Pour justifier l’urgence d’une suspension de l’exécution de la décision implicite de la commission de recours contre les décisions de refus de visas d’entrée en France, Mme B... fait valoir la durée de séparation de la famille et le risque de mutilation sexuelle pour sa fille. Toutefois, si elle fait valoir le risque d’excision auquel serait exposée sa fille, mutilation pratiquée aussi bien dans sa propre famille que dans la famille de son époux, elle ne justifie d’aucun élément de nature à révéler l’occurrence et l’imminence du risque tel qu’allégué. Dès lors, en dépit de la durée de séparation entre les intéressés et nonobstant l’attention qui doit être portée aux demandes de réunification familiale des personnes réfugiées, la condition d’urgence exigée par les dispositions de l’article L. 521-1 du code de justice administrative ne peut, être regardée comme satisfaite.

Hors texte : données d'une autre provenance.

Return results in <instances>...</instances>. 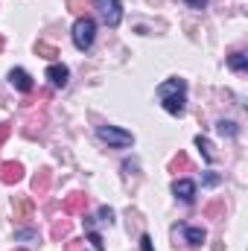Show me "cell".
<instances>
[{"instance_id":"7c38bea8","label":"cell","mask_w":248,"mask_h":251,"mask_svg":"<svg viewBox=\"0 0 248 251\" xmlns=\"http://www.w3.org/2000/svg\"><path fill=\"white\" fill-rule=\"evenodd\" d=\"M187 170H190V158H187V152H178L170 161V173H187Z\"/></svg>"},{"instance_id":"5bb4252c","label":"cell","mask_w":248,"mask_h":251,"mask_svg":"<svg viewBox=\"0 0 248 251\" xmlns=\"http://www.w3.org/2000/svg\"><path fill=\"white\" fill-rule=\"evenodd\" d=\"M32 213V201L29 199H18L15 201V219H26Z\"/></svg>"},{"instance_id":"9c48e42d","label":"cell","mask_w":248,"mask_h":251,"mask_svg":"<svg viewBox=\"0 0 248 251\" xmlns=\"http://www.w3.org/2000/svg\"><path fill=\"white\" fill-rule=\"evenodd\" d=\"M173 193H175V199H181V201H193V199H196V184L187 181V178H175V181H173Z\"/></svg>"},{"instance_id":"52a82bcc","label":"cell","mask_w":248,"mask_h":251,"mask_svg":"<svg viewBox=\"0 0 248 251\" xmlns=\"http://www.w3.org/2000/svg\"><path fill=\"white\" fill-rule=\"evenodd\" d=\"M85 207H88V196H85V193H70V196L64 199V213H67V216L85 213Z\"/></svg>"},{"instance_id":"3957f363","label":"cell","mask_w":248,"mask_h":251,"mask_svg":"<svg viewBox=\"0 0 248 251\" xmlns=\"http://www.w3.org/2000/svg\"><path fill=\"white\" fill-rule=\"evenodd\" d=\"M97 137H99L102 143L114 146V149H125V146L134 143L131 131H123V128H117V126H99V128H97Z\"/></svg>"},{"instance_id":"e0dca14e","label":"cell","mask_w":248,"mask_h":251,"mask_svg":"<svg viewBox=\"0 0 248 251\" xmlns=\"http://www.w3.org/2000/svg\"><path fill=\"white\" fill-rule=\"evenodd\" d=\"M35 53H38L41 59H56V56H59V50H56L53 44H47V41H38V44H35Z\"/></svg>"},{"instance_id":"9a60e30c","label":"cell","mask_w":248,"mask_h":251,"mask_svg":"<svg viewBox=\"0 0 248 251\" xmlns=\"http://www.w3.org/2000/svg\"><path fill=\"white\" fill-rule=\"evenodd\" d=\"M67 234H70V219H59V222L53 225V231H50L53 240H64Z\"/></svg>"},{"instance_id":"7402d4cb","label":"cell","mask_w":248,"mask_h":251,"mask_svg":"<svg viewBox=\"0 0 248 251\" xmlns=\"http://www.w3.org/2000/svg\"><path fill=\"white\" fill-rule=\"evenodd\" d=\"M67 9L76 12V15H82L85 12V0H67Z\"/></svg>"},{"instance_id":"603a6c76","label":"cell","mask_w":248,"mask_h":251,"mask_svg":"<svg viewBox=\"0 0 248 251\" xmlns=\"http://www.w3.org/2000/svg\"><path fill=\"white\" fill-rule=\"evenodd\" d=\"M140 251H155V246H152V237H149V234H143V237H140Z\"/></svg>"},{"instance_id":"f1b7e54d","label":"cell","mask_w":248,"mask_h":251,"mask_svg":"<svg viewBox=\"0 0 248 251\" xmlns=\"http://www.w3.org/2000/svg\"><path fill=\"white\" fill-rule=\"evenodd\" d=\"M0 50H3V35H0Z\"/></svg>"},{"instance_id":"4316f807","label":"cell","mask_w":248,"mask_h":251,"mask_svg":"<svg viewBox=\"0 0 248 251\" xmlns=\"http://www.w3.org/2000/svg\"><path fill=\"white\" fill-rule=\"evenodd\" d=\"M204 181H207V184H216V181H219V176H213V173H207V176H204Z\"/></svg>"},{"instance_id":"d6986e66","label":"cell","mask_w":248,"mask_h":251,"mask_svg":"<svg viewBox=\"0 0 248 251\" xmlns=\"http://www.w3.org/2000/svg\"><path fill=\"white\" fill-rule=\"evenodd\" d=\"M216 128H219V134H228V137H237V123H231V120H219L216 123Z\"/></svg>"},{"instance_id":"cb8c5ba5","label":"cell","mask_w":248,"mask_h":251,"mask_svg":"<svg viewBox=\"0 0 248 251\" xmlns=\"http://www.w3.org/2000/svg\"><path fill=\"white\" fill-rule=\"evenodd\" d=\"M15 240H38L35 231H15Z\"/></svg>"},{"instance_id":"4fadbf2b","label":"cell","mask_w":248,"mask_h":251,"mask_svg":"<svg viewBox=\"0 0 248 251\" xmlns=\"http://www.w3.org/2000/svg\"><path fill=\"white\" fill-rule=\"evenodd\" d=\"M196 146L201 149V155H204V161H207V164H213V158H216V155H213V146H210V140L198 134V137H196Z\"/></svg>"},{"instance_id":"f546056e","label":"cell","mask_w":248,"mask_h":251,"mask_svg":"<svg viewBox=\"0 0 248 251\" xmlns=\"http://www.w3.org/2000/svg\"><path fill=\"white\" fill-rule=\"evenodd\" d=\"M15 251H24V249H15Z\"/></svg>"},{"instance_id":"484cf974","label":"cell","mask_w":248,"mask_h":251,"mask_svg":"<svg viewBox=\"0 0 248 251\" xmlns=\"http://www.w3.org/2000/svg\"><path fill=\"white\" fill-rule=\"evenodd\" d=\"M187 3H190L193 9H204V6H207V0H187Z\"/></svg>"},{"instance_id":"6da1fadb","label":"cell","mask_w":248,"mask_h":251,"mask_svg":"<svg viewBox=\"0 0 248 251\" xmlns=\"http://www.w3.org/2000/svg\"><path fill=\"white\" fill-rule=\"evenodd\" d=\"M158 97H161V105H164L167 114L181 117L184 108H187V82L184 79H178V76L161 82V85H158Z\"/></svg>"},{"instance_id":"5b68a950","label":"cell","mask_w":248,"mask_h":251,"mask_svg":"<svg viewBox=\"0 0 248 251\" xmlns=\"http://www.w3.org/2000/svg\"><path fill=\"white\" fill-rule=\"evenodd\" d=\"M24 178V167L18 161H3L0 164V184H18Z\"/></svg>"},{"instance_id":"8fae6325","label":"cell","mask_w":248,"mask_h":251,"mask_svg":"<svg viewBox=\"0 0 248 251\" xmlns=\"http://www.w3.org/2000/svg\"><path fill=\"white\" fill-rule=\"evenodd\" d=\"M181 234H184V240L190 246H201V243L207 240L204 228H196V225H181Z\"/></svg>"},{"instance_id":"7a4b0ae2","label":"cell","mask_w":248,"mask_h":251,"mask_svg":"<svg viewBox=\"0 0 248 251\" xmlns=\"http://www.w3.org/2000/svg\"><path fill=\"white\" fill-rule=\"evenodd\" d=\"M73 44H76V50H91V44H94V38H97V21L94 18H88V15H79L76 18V24H73Z\"/></svg>"},{"instance_id":"ba28073f","label":"cell","mask_w":248,"mask_h":251,"mask_svg":"<svg viewBox=\"0 0 248 251\" xmlns=\"http://www.w3.org/2000/svg\"><path fill=\"white\" fill-rule=\"evenodd\" d=\"M47 79H50L53 88H64L67 79H70V70H67L64 64H50V67H47Z\"/></svg>"},{"instance_id":"44dd1931","label":"cell","mask_w":248,"mask_h":251,"mask_svg":"<svg viewBox=\"0 0 248 251\" xmlns=\"http://www.w3.org/2000/svg\"><path fill=\"white\" fill-rule=\"evenodd\" d=\"M99 219H102V222H108V225H111V222H114V210H111V207H105V204H102V207H99Z\"/></svg>"},{"instance_id":"30bf717a","label":"cell","mask_w":248,"mask_h":251,"mask_svg":"<svg viewBox=\"0 0 248 251\" xmlns=\"http://www.w3.org/2000/svg\"><path fill=\"white\" fill-rule=\"evenodd\" d=\"M50 184H53V173L44 167V170H38L35 178H32V193H35V196H44V193L50 190Z\"/></svg>"},{"instance_id":"ffe728a7","label":"cell","mask_w":248,"mask_h":251,"mask_svg":"<svg viewBox=\"0 0 248 251\" xmlns=\"http://www.w3.org/2000/svg\"><path fill=\"white\" fill-rule=\"evenodd\" d=\"M88 243H94V249H97V251H105V243H102V237H99L97 231H91V234H88Z\"/></svg>"},{"instance_id":"8992f818","label":"cell","mask_w":248,"mask_h":251,"mask_svg":"<svg viewBox=\"0 0 248 251\" xmlns=\"http://www.w3.org/2000/svg\"><path fill=\"white\" fill-rule=\"evenodd\" d=\"M9 82H12V88H18L21 94H29V91H32V76H29L24 67H12V70H9Z\"/></svg>"},{"instance_id":"ac0fdd59","label":"cell","mask_w":248,"mask_h":251,"mask_svg":"<svg viewBox=\"0 0 248 251\" xmlns=\"http://www.w3.org/2000/svg\"><path fill=\"white\" fill-rule=\"evenodd\" d=\"M225 213V201H210L207 207H204V216L207 219H216V216H222Z\"/></svg>"},{"instance_id":"2e32d148","label":"cell","mask_w":248,"mask_h":251,"mask_svg":"<svg viewBox=\"0 0 248 251\" xmlns=\"http://www.w3.org/2000/svg\"><path fill=\"white\" fill-rule=\"evenodd\" d=\"M228 64H231V70H246L248 67V56L243 53V50H237V53H231Z\"/></svg>"},{"instance_id":"277c9868","label":"cell","mask_w":248,"mask_h":251,"mask_svg":"<svg viewBox=\"0 0 248 251\" xmlns=\"http://www.w3.org/2000/svg\"><path fill=\"white\" fill-rule=\"evenodd\" d=\"M94 3H97L102 21H105L108 26H120V21H123V6H120V0H94Z\"/></svg>"},{"instance_id":"d4e9b609","label":"cell","mask_w":248,"mask_h":251,"mask_svg":"<svg viewBox=\"0 0 248 251\" xmlns=\"http://www.w3.org/2000/svg\"><path fill=\"white\" fill-rule=\"evenodd\" d=\"M9 131H12V123H0V146H3V140L9 137Z\"/></svg>"},{"instance_id":"83f0119b","label":"cell","mask_w":248,"mask_h":251,"mask_svg":"<svg viewBox=\"0 0 248 251\" xmlns=\"http://www.w3.org/2000/svg\"><path fill=\"white\" fill-rule=\"evenodd\" d=\"M67 251H79V240H73V243H67Z\"/></svg>"}]
</instances>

Il résulte de ce qui précède, sans qu’il y ait lieu de lui accorder l’aide juridictionnelle à titre provisoire et sans qu’il soit besoin d’apprécier l’existence d’un doute sérieux quant à la légalité de la décision attaquée, que la requête de Mme B... doit être rejetée en toutes ses conclusions, selon la procédure prévue à l’article L. 522-3 du code de justice administrative.

ORDONNE :


Article 1er : Mme B... n’est pas admise, à titre provisoire, au bénéfice de l’aide juridictionnelle.

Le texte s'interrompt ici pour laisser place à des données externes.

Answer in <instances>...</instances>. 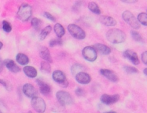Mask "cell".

Article 2er : La requête de Mme B... est rejetée.

Article 3 : La présente ordonnance sera notifiée à Mme D... B... et au ministre de l'intérieur.

Fait à Nantes, le 18 novembre 2025.

Le juge des référés,




P. ROSIER

La République mande et ordonne au ministre de l'intérieur en ce qui le concerne ou à tous commissaires de justice à ce requis en ce qui concerne les voies de droit commun contre les parties privées, de pourvoir à l’exécution de la présente décision.